One case was especially concerning to the doctors was a

couple living on the 15th floor. Victor Ocasio, 46, has chronic

bronchitis, asthma and has been throwing up blood. His wife

Lorraine Bryant, 42, is diabetic and obese and uses a walker.

Both have been complaining of chest pains and wooziness.

“I’m scared to walk down those steps. I fell before and I’m

scared I’ll fall again,” said Bryant. But she was resisting the

idea of going to a shelter, where the doctors said she and her

husband could get regular medical treatment.

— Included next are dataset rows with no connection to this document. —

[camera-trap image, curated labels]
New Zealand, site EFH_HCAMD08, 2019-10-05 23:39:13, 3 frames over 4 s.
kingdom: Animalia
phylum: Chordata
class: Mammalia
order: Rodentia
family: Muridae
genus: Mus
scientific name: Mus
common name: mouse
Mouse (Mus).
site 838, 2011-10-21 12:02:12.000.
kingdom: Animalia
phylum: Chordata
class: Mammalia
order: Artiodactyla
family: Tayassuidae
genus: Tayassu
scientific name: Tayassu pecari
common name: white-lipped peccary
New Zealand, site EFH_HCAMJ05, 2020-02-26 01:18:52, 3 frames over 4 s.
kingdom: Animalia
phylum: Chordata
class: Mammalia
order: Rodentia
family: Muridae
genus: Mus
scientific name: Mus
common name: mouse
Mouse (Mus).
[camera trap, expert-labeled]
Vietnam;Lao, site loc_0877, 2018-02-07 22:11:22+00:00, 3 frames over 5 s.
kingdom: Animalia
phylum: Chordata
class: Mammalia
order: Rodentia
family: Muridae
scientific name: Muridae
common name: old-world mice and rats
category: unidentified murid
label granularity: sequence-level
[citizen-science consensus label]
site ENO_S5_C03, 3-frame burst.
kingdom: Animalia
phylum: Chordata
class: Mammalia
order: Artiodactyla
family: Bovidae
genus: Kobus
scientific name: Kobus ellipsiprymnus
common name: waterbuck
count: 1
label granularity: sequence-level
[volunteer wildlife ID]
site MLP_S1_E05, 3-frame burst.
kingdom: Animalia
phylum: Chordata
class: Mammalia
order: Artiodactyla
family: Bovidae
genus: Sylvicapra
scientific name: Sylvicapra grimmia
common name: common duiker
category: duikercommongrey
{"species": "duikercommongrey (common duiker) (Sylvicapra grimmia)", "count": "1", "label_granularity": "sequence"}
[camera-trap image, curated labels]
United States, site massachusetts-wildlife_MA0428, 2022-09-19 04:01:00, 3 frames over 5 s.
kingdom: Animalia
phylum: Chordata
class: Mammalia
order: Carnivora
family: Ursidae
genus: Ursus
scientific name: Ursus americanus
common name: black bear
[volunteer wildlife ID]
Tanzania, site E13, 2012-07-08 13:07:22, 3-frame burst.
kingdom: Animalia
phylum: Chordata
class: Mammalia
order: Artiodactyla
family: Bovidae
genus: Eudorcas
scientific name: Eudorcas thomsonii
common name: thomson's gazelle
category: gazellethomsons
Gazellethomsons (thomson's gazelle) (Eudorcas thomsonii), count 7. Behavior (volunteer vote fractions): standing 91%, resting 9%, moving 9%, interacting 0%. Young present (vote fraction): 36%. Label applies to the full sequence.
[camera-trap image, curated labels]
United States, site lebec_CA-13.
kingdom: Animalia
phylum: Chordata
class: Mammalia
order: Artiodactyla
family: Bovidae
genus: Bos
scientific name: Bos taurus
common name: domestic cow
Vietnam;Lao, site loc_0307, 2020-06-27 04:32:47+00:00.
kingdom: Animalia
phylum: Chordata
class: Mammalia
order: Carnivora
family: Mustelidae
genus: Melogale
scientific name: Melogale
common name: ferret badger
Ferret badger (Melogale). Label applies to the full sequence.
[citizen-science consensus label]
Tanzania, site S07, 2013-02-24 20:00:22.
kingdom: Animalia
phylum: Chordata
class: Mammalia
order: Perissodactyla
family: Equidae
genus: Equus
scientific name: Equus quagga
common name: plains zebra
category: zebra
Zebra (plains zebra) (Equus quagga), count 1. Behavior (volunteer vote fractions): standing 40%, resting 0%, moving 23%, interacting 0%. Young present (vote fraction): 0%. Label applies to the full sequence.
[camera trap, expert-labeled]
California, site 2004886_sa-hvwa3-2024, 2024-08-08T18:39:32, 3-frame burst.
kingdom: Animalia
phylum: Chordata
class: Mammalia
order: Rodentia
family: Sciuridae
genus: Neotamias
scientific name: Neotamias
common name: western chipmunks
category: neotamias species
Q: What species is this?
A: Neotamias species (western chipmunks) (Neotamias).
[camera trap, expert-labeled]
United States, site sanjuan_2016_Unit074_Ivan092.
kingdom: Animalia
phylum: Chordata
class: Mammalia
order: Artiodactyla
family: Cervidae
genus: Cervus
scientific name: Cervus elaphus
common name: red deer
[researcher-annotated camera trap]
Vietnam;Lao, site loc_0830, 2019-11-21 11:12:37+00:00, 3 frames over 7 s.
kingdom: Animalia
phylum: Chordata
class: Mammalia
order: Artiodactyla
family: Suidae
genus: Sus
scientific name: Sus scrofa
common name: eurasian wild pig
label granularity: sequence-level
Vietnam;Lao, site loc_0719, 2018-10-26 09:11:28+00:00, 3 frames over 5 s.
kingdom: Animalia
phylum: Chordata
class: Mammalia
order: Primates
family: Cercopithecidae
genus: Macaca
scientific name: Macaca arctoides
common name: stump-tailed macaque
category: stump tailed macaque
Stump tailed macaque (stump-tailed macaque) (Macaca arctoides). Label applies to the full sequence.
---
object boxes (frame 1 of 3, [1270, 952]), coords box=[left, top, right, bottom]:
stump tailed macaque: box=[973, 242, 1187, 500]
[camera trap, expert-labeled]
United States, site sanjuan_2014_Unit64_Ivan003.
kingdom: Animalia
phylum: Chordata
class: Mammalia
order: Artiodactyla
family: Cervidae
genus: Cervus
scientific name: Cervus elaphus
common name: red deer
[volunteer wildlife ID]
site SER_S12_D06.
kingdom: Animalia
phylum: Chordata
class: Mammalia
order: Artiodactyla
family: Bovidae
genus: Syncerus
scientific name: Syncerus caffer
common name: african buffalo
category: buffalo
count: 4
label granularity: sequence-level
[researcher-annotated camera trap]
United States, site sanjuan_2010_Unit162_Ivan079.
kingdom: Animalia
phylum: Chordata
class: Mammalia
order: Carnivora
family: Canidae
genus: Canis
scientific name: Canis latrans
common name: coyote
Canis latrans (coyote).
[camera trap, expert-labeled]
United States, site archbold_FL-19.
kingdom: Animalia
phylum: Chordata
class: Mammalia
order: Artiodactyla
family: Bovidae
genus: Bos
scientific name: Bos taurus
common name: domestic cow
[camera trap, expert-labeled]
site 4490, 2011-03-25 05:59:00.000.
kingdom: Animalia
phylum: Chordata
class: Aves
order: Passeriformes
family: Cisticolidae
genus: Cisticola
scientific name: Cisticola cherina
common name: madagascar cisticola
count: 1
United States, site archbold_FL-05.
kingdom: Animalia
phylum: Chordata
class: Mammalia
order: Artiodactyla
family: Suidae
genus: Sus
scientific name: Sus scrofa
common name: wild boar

“I’m scared to go into a shelter. Bad things happen there,”

she said.

John Josey, 72, who has been bed bound since having a stroke

some years ago, suffers from diabetes, high blood pressure and

arthritis.

A home health aide who tends to him said the pharmacy where

she normally fills his prescriptions washed away in the storm,

and a family member had asked that a Doctors Without Borders

volunteer visit to fill out new prescriptions.

A CVS pharmacy opened a few days ago in the Rockaways, but

patients who have never been there have no records on file.

As David Horne, a dermatologist volunteering with Doctors

Without Borders, tended to his patient, Josey’s family recounted

what it had been like the night of the storm. The water had

nearly come up to second-floor windows and at one point had

reached 11 feet high.

Horne said that with so many prescription requests, the

doctors were trying to stay vigilant. One patient had asked to

have a prescription for a very potent narcotic that had not been

filled in months and for which there was no obvious need. He

declined to fill it.

In many ways, this side of New York City is much like the

war zones or disaster areas where Doctors Without Borders

normally works.

“Every night we spend in the dark, somebody’s life is at

risk,” said Rejelio Arnold, 25, who has spent the last week

delivering water and other essentials to his sick and elderly

neighbors on higher floors. “Mostly it’s just food and water and

candles that people are trying to get.”